Defense Minister Song Young-moo has assessed that North Korea is unlikely to recklessly use its nuclear weapons.
Speaking to reporters after delivering a speech at the Sixth Fullerton Forum in Singapore on Monday, Song said North Korea will likely be erased from the map if it uses its nuclear weapons against South Korea or the United States.
He made the remark to a question on whether the North would use its nukes offensively.
Song said the threat of a nuclear strike was part of the Kim Jong-un regime’s propaganda campaign and therefore there is little possibility that it would actually carry out an attack.
Asked about the possibility of the North using its nuclear weapons to bring about unification of the two Koreas on its own terms, Song said such an idea is an anachronistic way of thinking.
On the controversy over the redeployment of U.S. tactical nuclear weapons to the South, Song said that he had made clear before a parliamentary committee that South Korea remains committed to its denuclearization policy.

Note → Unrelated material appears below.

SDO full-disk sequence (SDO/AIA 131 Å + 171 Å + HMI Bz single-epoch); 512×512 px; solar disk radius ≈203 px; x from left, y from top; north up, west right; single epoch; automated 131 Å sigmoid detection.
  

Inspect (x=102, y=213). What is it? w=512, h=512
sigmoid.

He was quick to add, however, that the South will continue to cooperate with the U.S. to completely suppress the North's nuclear threats through their joint military strength and information-sharing capacity.
In his keynote speech at the Fullerton Forum, Song had reaffirmed that South Korea will never accept the North as a nuclear state. He said Seoul will continue to strongly respond to the North's threats while pursuing the complete, verifiable and irreversible denuclearization of the peninsula by mobilizing all means possible, including sanctions and dialogue.